L’Agence Tunisienne d’Internet (ATI) s’enfonce dans le rouge. Sa trésorerie affiche un trou béant de 30 millions de dinars. Entre temps, personne ne semble y prêter attention… ou fait-on juste semblant de ne pas la voir couler ?
L’Agence Tunisienne d’Internet (ATI) s’enfonce dans le rouge. Sa trésorerie affiche un trou béant de 30 millions de dinars. Entre temps, personne ne semble y prêter attention… ou fait-on juste semblant de ne pas la voir couler ?
L’ATI est un acteur neutre dans la gestion du flux Internet national et international (adresse IP, routage, DNS, etc.). Elle a été chargée par l’Instance Nationale des Télécommunications (INT) de gérer les serveurs des noms de domaines .tn. Elle a multiplié les efforts pour améliorer la qualité du Net tunisien grâce aux serveurs caching (induisant moins de dépenses en devises dans l’achat de la bande passante internationale) et a installé un L-Root, un serveur DNS africain secondaire ou encore la liaison de peering avec l’Algérie. Autant de projets qui ont leur importance dans l’édifice d’une économie numérique solide en Tunisie.
Mieux : l’ATI a développé l’activité point d’échange Internet en créant un 2ème IXP à Enfidha (lire : Ces Tunisiens qui subventionnent la France grâce à leur connexion Internet). Grâce à son statut d’IXP historique, l’ATI a permis à la Tunisie d’être le premier pays nord-africain à avoir la souveraineté de son réseau Internet. Chose que nos voisins de l’Ouest et de l’Est n’ont toujours pas jusqu’aujourd’hui.
Malheureusement, sous la dictature de Ben Ali, cette agence a été appelée à censurer via l’hébergement de matériel de filtrage. Depuis la fuite de Zaba, l’entreprise publique a entamé un plan de réforme visant à optimiser ses infrastructures, tout en améliorant la qualité de ses services et a essayé de se placer en tant qu’acteur équidistant de tous les opérateurs et fournisseurs d’accès internet.
Sur le plan financier, elle était subventionnée par le régime (pour l’achat et l’entretien technique du matériel de censure). Mais depuis la chute de Zaba, l’agence est devenue autonome. Ses revenus proviennent essentiellement des services qu’elle fournit à ces opérateurs/FAI qui sont appelés à lui payer les frais de routage de leur trafic.

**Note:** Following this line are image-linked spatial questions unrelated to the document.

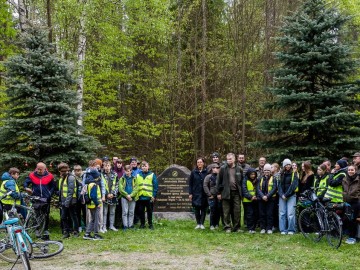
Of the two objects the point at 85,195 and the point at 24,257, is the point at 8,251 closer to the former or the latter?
the point at 24,257

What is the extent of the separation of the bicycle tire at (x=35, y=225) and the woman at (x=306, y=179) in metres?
6.49

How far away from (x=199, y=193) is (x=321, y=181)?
3.27 metres

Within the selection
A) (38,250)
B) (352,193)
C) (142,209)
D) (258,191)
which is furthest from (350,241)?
(38,250)

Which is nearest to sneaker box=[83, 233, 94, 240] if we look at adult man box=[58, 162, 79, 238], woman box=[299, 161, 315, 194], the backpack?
adult man box=[58, 162, 79, 238]

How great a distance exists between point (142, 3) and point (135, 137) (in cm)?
716

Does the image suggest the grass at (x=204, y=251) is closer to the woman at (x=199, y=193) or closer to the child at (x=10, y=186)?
the woman at (x=199, y=193)

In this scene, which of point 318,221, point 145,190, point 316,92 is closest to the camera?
point 318,221

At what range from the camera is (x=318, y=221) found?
9508mm

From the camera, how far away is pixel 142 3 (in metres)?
20.6

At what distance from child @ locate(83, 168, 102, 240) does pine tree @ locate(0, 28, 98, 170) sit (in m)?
1.73

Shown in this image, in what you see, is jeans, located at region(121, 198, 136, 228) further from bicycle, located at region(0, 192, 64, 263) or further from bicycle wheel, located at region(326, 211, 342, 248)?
bicycle wheel, located at region(326, 211, 342, 248)

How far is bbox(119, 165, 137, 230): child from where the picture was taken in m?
11.6

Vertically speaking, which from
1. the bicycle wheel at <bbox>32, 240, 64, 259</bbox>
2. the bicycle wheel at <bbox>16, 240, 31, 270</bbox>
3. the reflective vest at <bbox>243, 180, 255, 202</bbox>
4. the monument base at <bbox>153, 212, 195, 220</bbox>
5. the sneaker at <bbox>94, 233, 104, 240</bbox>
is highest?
the reflective vest at <bbox>243, 180, 255, 202</bbox>

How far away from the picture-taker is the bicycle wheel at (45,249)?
8.05m
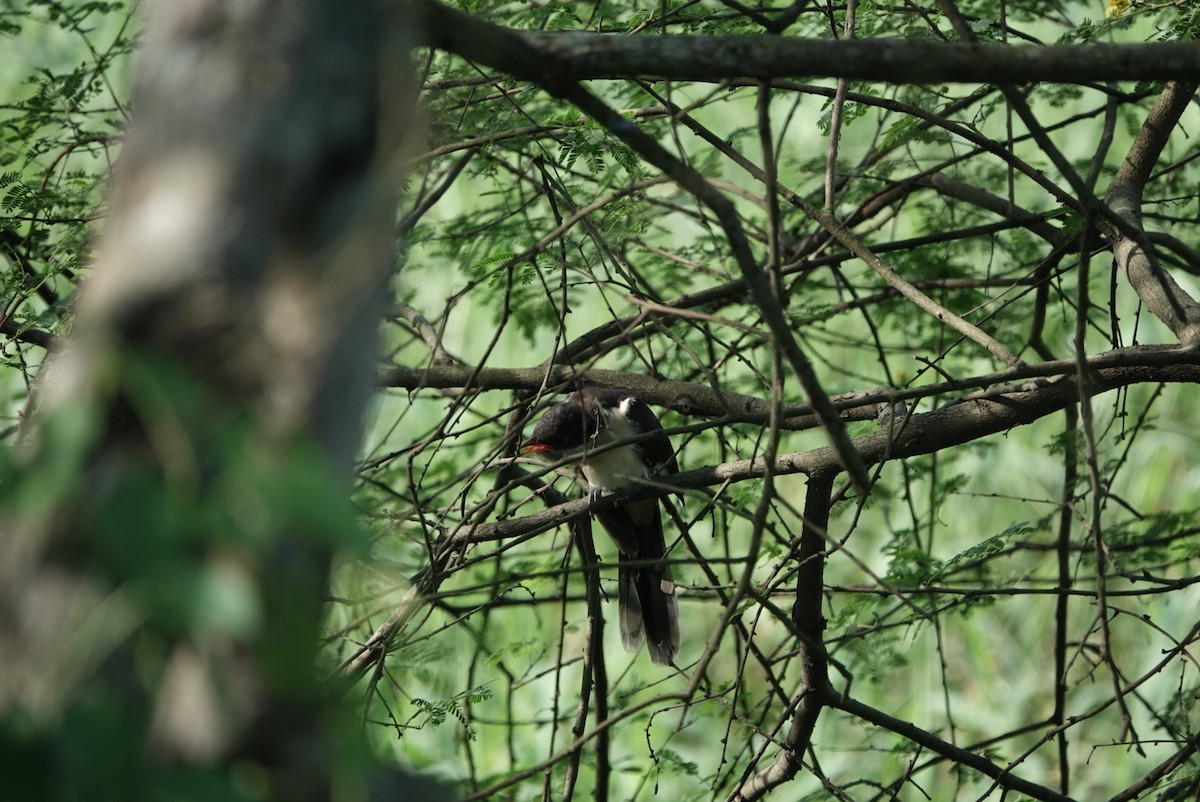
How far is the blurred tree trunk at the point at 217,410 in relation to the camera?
99 centimetres

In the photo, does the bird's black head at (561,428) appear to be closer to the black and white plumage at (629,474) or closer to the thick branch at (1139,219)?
the black and white plumage at (629,474)

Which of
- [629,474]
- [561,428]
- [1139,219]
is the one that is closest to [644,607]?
[629,474]

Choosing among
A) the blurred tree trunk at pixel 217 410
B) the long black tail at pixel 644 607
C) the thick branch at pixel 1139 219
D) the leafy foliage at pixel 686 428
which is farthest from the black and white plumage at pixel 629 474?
the blurred tree trunk at pixel 217 410

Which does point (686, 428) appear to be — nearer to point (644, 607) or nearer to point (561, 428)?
point (561, 428)

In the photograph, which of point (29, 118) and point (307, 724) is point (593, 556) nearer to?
point (29, 118)

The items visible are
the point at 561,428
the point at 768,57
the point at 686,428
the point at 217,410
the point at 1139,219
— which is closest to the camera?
the point at 217,410

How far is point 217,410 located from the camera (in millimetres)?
1148

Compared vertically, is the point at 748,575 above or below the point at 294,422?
above

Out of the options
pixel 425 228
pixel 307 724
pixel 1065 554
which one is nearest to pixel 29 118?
pixel 425 228

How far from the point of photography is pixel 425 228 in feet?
16.2

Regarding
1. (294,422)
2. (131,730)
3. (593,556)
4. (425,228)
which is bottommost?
(131,730)

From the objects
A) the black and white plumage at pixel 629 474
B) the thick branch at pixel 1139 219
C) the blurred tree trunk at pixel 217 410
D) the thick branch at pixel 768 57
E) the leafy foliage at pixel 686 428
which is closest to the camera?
the blurred tree trunk at pixel 217 410

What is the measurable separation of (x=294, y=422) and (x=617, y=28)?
317 cm

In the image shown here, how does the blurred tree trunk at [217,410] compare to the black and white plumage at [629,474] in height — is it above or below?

En juin dernier, le code des télécoms a été mis à jour. L’ATI n’était plus appelée à négocier le prix du Méga bit pour le compte de Tunisie Telecom. Les opérateurs peuvent le faire désormais directement auprès de TT et le régulateur peut intervenir pour cadrer ce marché. Quand à l’ATI, elle aura toujours le fardeau de facturer la bande passante consommée aux FAI/opérateurs et de faire le recouvrement à la place de TT. Cherchez l’erreur !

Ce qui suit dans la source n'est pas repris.